Not everybody is happy with this prospect, however – notably Brian Susnock, president of Nashua’s Desktek Group, an Internet provider. Susnock has been part of the state’s telecom scene for some two decades, and for much of that time, he has fought with regulators and bigger companies.
Susnock spoke Tuesday at a hearing before a House committee considering a bill to loosen telephone relations, after similar action taken last week in Maine and, to a certain extent, late last year in Vermont.
The bill will be discussed in a working session by the Science, Technology and Energy Committee, partly in response to some concerns from the Public Utilities Commission. But it appears headed to the floor of the House soon, where it has bipartisan support. It has already passed the state Senate.
“The goal is to have as little regulation as possible in the retail market,” said Rep. James Garrity, R-Atkinson, chairman of the committee.
Susnock decried the bill in question (SB48) as too confusing and convoluted to be easily understood, and he said it would fail to increase competition because traditional phone service is doomed by technical changes.
“No regulation is going to stop the eventual demise of telephone companies. Cable companies are going to rule,” Susnock predicted. “This (bill) will do nothing for competition.”
FairPoint disagrees. It supports the bill, which would allow the company to switch residential pricing and services without having to get permission from the Public Utilities Commission.
The state’s biggest telephone company argues such changes are necessary to compete against new technologies and are fair, since competition from other voice providers means the local phone company is no longer the absolute monopoly, which justified regulation in the days of Ma Bell.
“This will give us the ability to have more flexibility in pricing and services,” said FairPoint spokesman Jeff Nevins.
The bill also says the state has no regulatory authority over services that use Internet Protocol rather than switched telephone networks. This is an important issue because most newer services, including phone calls over cable modems and Net-based voice services like Vonage and Skype, are what is usually called IP-enabled service or VOIP (voice over IP).
Some fear that completely freeing IP from regulation could kill the long-established safety net of universal, basic phone service from some places, such as remote rural areas, if traditional telephone “twisted pair” copper lines no longer become viable.

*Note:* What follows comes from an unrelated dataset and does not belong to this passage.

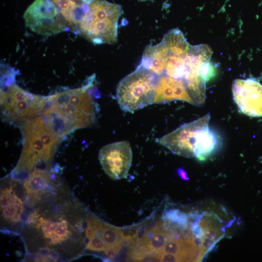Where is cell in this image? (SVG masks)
Masks as SVG:
<instances>
[{"label": "cell", "instance_id": "obj_1", "mask_svg": "<svg viewBox=\"0 0 262 262\" xmlns=\"http://www.w3.org/2000/svg\"><path fill=\"white\" fill-rule=\"evenodd\" d=\"M212 54L209 46L192 45L180 30L174 29L159 43L147 46L144 57L148 68L156 75L185 82L199 106L205 102L206 83L213 73Z\"/></svg>", "mask_w": 262, "mask_h": 262}, {"label": "cell", "instance_id": "obj_7", "mask_svg": "<svg viewBox=\"0 0 262 262\" xmlns=\"http://www.w3.org/2000/svg\"><path fill=\"white\" fill-rule=\"evenodd\" d=\"M158 76L140 64L123 78L116 91L117 102L125 112L133 113L153 103Z\"/></svg>", "mask_w": 262, "mask_h": 262}, {"label": "cell", "instance_id": "obj_8", "mask_svg": "<svg viewBox=\"0 0 262 262\" xmlns=\"http://www.w3.org/2000/svg\"><path fill=\"white\" fill-rule=\"evenodd\" d=\"M23 18L26 27L43 36L68 30L58 9L50 0H35L25 12Z\"/></svg>", "mask_w": 262, "mask_h": 262}, {"label": "cell", "instance_id": "obj_6", "mask_svg": "<svg viewBox=\"0 0 262 262\" xmlns=\"http://www.w3.org/2000/svg\"><path fill=\"white\" fill-rule=\"evenodd\" d=\"M1 78L0 109L3 120L21 126L41 114L44 97L19 87L10 74L2 73Z\"/></svg>", "mask_w": 262, "mask_h": 262}, {"label": "cell", "instance_id": "obj_10", "mask_svg": "<svg viewBox=\"0 0 262 262\" xmlns=\"http://www.w3.org/2000/svg\"><path fill=\"white\" fill-rule=\"evenodd\" d=\"M232 92L239 110L251 117L262 116V85L253 79L235 80Z\"/></svg>", "mask_w": 262, "mask_h": 262}, {"label": "cell", "instance_id": "obj_20", "mask_svg": "<svg viewBox=\"0 0 262 262\" xmlns=\"http://www.w3.org/2000/svg\"><path fill=\"white\" fill-rule=\"evenodd\" d=\"M143 0V1H144V0Z\"/></svg>", "mask_w": 262, "mask_h": 262}, {"label": "cell", "instance_id": "obj_3", "mask_svg": "<svg viewBox=\"0 0 262 262\" xmlns=\"http://www.w3.org/2000/svg\"><path fill=\"white\" fill-rule=\"evenodd\" d=\"M210 119L208 113L157 139V142L177 155L205 160L221 144L219 136L209 127Z\"/></svg>", "mask_w": 262, "mask_h": 262}, {"label": "cell", "instance_id": "obj_19", "mask_svg": "<svg viewBox=\"0 0 262 262\" xmlns=\"http://www.w3.org/2000/svg\"><path fill=\"white\" fill-rule=\"evenodd\" d=\"M83 0L89 2H90L91 0Z\"/></svg>", "mask_w": 262, "mask_h": 262}, {"label": "cell", "instance_id": "obj_2", "mask_svg": "<svg viewBox=\"0 0 262 262\" xmlns=\"http://www.w3.org/2000/svg\"><path fill=\"white\" fill-rule=\"evenodd\" d=\"M92 81L82 87L44 98L40 116L47 130L58 139L95 124L97 107L88 91Z\"/></svg>", "mask_w": 262, "mask_h": 262}, {"label": "cell", "instance_id": "obj_11", "mask_svg": "<svg viewBox=\"0 0 262 262\" xmlns=\"http://www.w3.org/2000/svg\"><path fill=\"white\" fill-rule=\"evenodd\" d=\"M175 100L197 106L196 99L185 82L164 75L158 76L153 103H164Z\"/></svg>", "mask_w": 262, "mask_h": 262}, {"label": "cell", "instance_id": "obj_4", "mask_svg": "<svg viewBox=\"0 0 262 262\" xmlns=\"http://www.w3.org/2000/svg\"><path fill=\"white\" fill-rule=\"evenodd\" d=\"M21 127L23 147L13 171L14 175L21 176L37 169H47L60 139L47 130L40 116L28 121Z\"/></svg>", "mask_w": 262, "mask_h": 262}, {"label": "cell", "instance_id": "obj_5", "mask_svg": "<svg viewBox=\"0 0 262 262\" xmlns=\"http://www.w3.org/2000/svg\"><path fill=\"white\" fill-rule=\"evenodd\" d=\"M121 6L105 0H91L81 21L78 34L94 44H114L117 40Z\"/></svg>", "mask_w": 262, "mask_h": 262}, {"label": "cell", "instance_id": "obj_17", "mask_svg": "<svg viewBox=\"0 0 262 262\" xmlns=\"http://www.w3.org/2000/svg\"><path fill=\"white\" fill-rule=\"evenodd\" d=\"M88 242L86 248L91 250L97 251H104L106 250L105 244L103 241L98 236H93L88 239Z\"/></svg>", "mask_w": 262, "mask_h": 262}, {"label": "cell", "instance_id": "obj_12", "mask_svg": "<svg viewBox=\"0 0 262 262\" xmlns=\"http://www.w3.org/2000/svg\"><path fill=\"white\" fill-rule=\"evenodd\" d=\"M86 222L85 233L87 239L93 236L99 237L105 244L106 250L104 253L111 249L119 252L125 237L121 229L104 222L91 214L88 215Z\"/></svg>", "mask_w": 262, "mask_h": 262}, {"label": "cell", "instance_id": "obj_16", "mask_svg": "<svg viewBox=\"0 0 262 262\" xmlns=\"http://www.w3.org/2000/svg\"><path fill=\"white\" fill-rule=\"evenodd\" d=\"M163 219L165 224L173 227L186 229L188 226V216L177 209L165 211L163 214Z\"/></svg>", "mask_w": 262, "mask_h": 262}, {"label": "cell", "instance_id": "obj_14", "mask_svg": "<svg viewBox=\"0 0 262 262\" xmlns=\"http://www.w3.org/2000/svg\"><path fill=\"white\" fill-rule=\"evenodd\" d=\"M0 213L2 220L9 224L21 221L24 206L21 198L17 196L11 185L1 188Z\"/></svg>", "mask_w": 262, "mask_h": 262}, {"label": "cell", "instance_id": "obj_18", "mask_svg": "<svg viewBox=\"0 0 262 262\" xmlns=\"http://www.w3.org/2000/svg\"><path fill=\"white\" fill-rule=\"evenodd\" d=\"M177 174L183 180H189V178L187 177L186 171L182 168H179L177 170Z\"/></svg>", "mask_w": 262, "mask_h": 262}, {"label": "cell", "instance_id": "obj_15", "mask_svg": "<svg viewBox=\"0 0 262 262\" xmlns=\"http://www.w3.org/2000/svg\"><path fill=\"white\" fill-rule=\"evenodd\" d=\"M23 185L27 197L32 200L33 204L52 189V182L47 169H37L33 171Z\"/></svg>", "mask_w": 262, "mask_h": 262}, {"label": "cell", "instance_id": "obj_9", "mask_svg": "<svg viewBox=\"0 0 262 262\" xmlns=\"http://www.w3.org/2000/svg\"><path fill=\"white\" fill-rule=\"evenodd\" d=\"M98 158L104 171L111 179L126 178L132 159L131 145L127 141L106 145L100 149Z\"/></svg>", "mask_w": 262, "mask_h": 262}, {"label": "cell", "instance_id": "obj_13", "mask_svg": "<svg viewBox=\"0 0 262 262\" xmlns=\"http://www.w3.org/2000/svg\"><path fill=\"white\" fill-rule=\"evenodd\" d=\"M58 9L68 30L78 34L80 23L88 7L83 0H50Z\"/></svg>", "mask_w": 262, "mask_h": 262}]
</instances>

That concern led Maine, in a deregulation bill that became law last week, to establish a provision mandating that a Provider of Last Resort always be available, whether it be FairPoint, a smaller phone company, a cable firm or mobile network or even an Internet-only company.

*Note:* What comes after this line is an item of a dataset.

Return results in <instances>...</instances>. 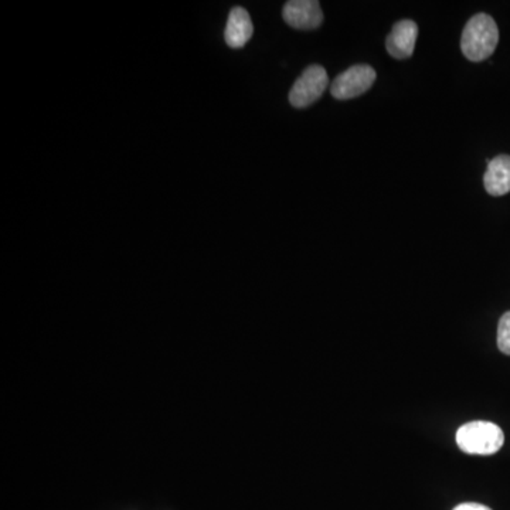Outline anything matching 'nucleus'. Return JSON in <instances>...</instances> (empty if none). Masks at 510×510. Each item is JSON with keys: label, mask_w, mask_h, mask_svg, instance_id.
Returning a JSON list of instances; mask_svg holds the SVG:
<instances>
[{"label": "nucleus", "mask_w": 510, "mask_h": 510, "mask_svg": "<svg viewBox=\"0 0 510 510\" xmlns=\"http://www.w3.org/2000/svg\"><path fill=\"white\" fill-rule=\"evenodd\" d=\"M328 86L329 78L325 68L310 66L293 84L290 102L295 108H306L322 97Z\"/></svg>", "instance_id": "7ed1b4c3"}, {"label": "nucleus", "mask_w": 510, "mask_h": 510, "mask_svg": "<svg viewBox=\"0 0 510 510\" xmlns=\"http://www.w3.org/2000/svg\"><path fill=\"white\" fill-rule=\"evenodd\" d=\"M418 26L413 20H402L393 26L386 40L387 51L397 60L412 57L417 42Z\"/></svg>", "instance_id": "423d86ee"}, {"label": "nucleus", "mask_w": 510, "mask_h": 510, "mask_svg": "<svg viewBox=\"0 0 510 510\" xmlns=\"http://www.w3.org/2000/svg\"><path fill=\"white\" fill-rule=\"evenodd\" d=\"M254 33L251 17L244 7H233L227 19L224 40L231 48H241L250 42Z\"/></svg>", "instance_id": "0eeeda50"}, {"label": "nucleus", "mask_w": 510, "mask_h": 510, "mask_svg": "<svg viewBox=\"0 0 510 510\" xmlns=\"http://www.w3.org/2000/svg\"><path fill=\"white\" fill-rule=\"evenodd\" d=\"M454 510H492L489 509L488 506H484V505L479 504H461L455 507Z\"/></svg>", "instance_id": "9d476101"}, {"label": "nucleus", "mask_w": 510, "mask_h": 510, "mask_svg": "<svg viewBox=\"0 0 510 510\" xmlns=\"http://www.w3.org/2000/svg\"><path fill=\"white\" fill-rule=\"evenodd\" d=\"M285 22L298 30L318 29L323 22V12L316 0H291L282 9Z\"/></svg>", "instance_id": "39448f33"}, {"label": "nucleus", "mask_w": 510, "mask_h": 510, "mask_svg": "<svg viewBox=\"0 0 510 510\" xmlns=\"http://www.w3.org/2000/svg\"><path fill=\"white\" fill-rule=\"evenodd\" d=\"M504 443V431L489 421H472L456 431L459 450L471 455H494Z\"/></svg>", "instance_id": "f03ea898"}, {"label": "nucleus", "mask_w": 510, "mask_h": 510, "mask_svg": "<svg viewBox=\"0 0 510 510\" xmlns=\"http://www.w3.org/2000/svg\"><path fill=\"white\" fill-rule=\"evenodd\" d=\"M499 43V29L489 15L479 13L466 23L461 37V50L474 63L486 60L494 55Z\"/></svg>", "instance_id": "f257e3e1"}, {"label": "nucleus", "mask_w": 510, "mask_h": 510, "mask_svg": "<svg viewBox=\"0 0 510 510\" xmlns=\"http://www.w3.org/2000/svg\"><path fill=\"white\" fill-rule=\"evenodd\" d=\"M484 185L491 196H505L510 191V157L499 155L489 162Z\"/></svg>", "instance_id": "6e6552de"}, {"label": "nucleus", "mask_w": 510, "mask_h": 510, "mask_svg": "<svg viewBox=\"0 0 510 510\" xmlns=\"http://www.w3.org/2000/svg\"><path fill=\"white\" fill-rule=\"evenodd\" d=\"M376 81V71L366 64L353 66L336 76L332 83L331 93L336 99H352L372 88Z\"/></svg>", "instance_id": "20e7f679"}, {"label": "nucleus", "mask_w": 510, "mask_h": 510, "mask_svg": "<svg viewBox=\"0 0 510 510\" xmlns=\"http://www.w3.org/2000/svg\"><path fill=\"white\" fill-rule=\"evenodd\" d=\"M497 348L510 356V311L504 313L497 326Z\"/></svg>", "instance_id": "1a4fd4ad"}]
</instances>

“Maine’s (law) is much more conservative than New Hampshire,” said Katherine Bailey, director of the PUC’s telecommunications division.
The question of IP regulation came to a head last year when the PUC ruled that in some markets, Comcast’s voice service met the definition of public utility in state law – which says it covers any firm operating equipment “for the conveyance of telephone or telegraph messages,” and therefore was subject to regulation.
In 2010, FairPoint had about 250,000 access lines in New Hampshire, smaller incumbent phone companies like TDS in Hollis and Wilton had 129,000 lines, and cable companies like Comcast had 203,000 lines – meaning FairPoint had less than half New Hampshire’s market for customers using landline phones.
A survey also estimated that one-sixth of New Hampshire residents had only cell phones, no land lines.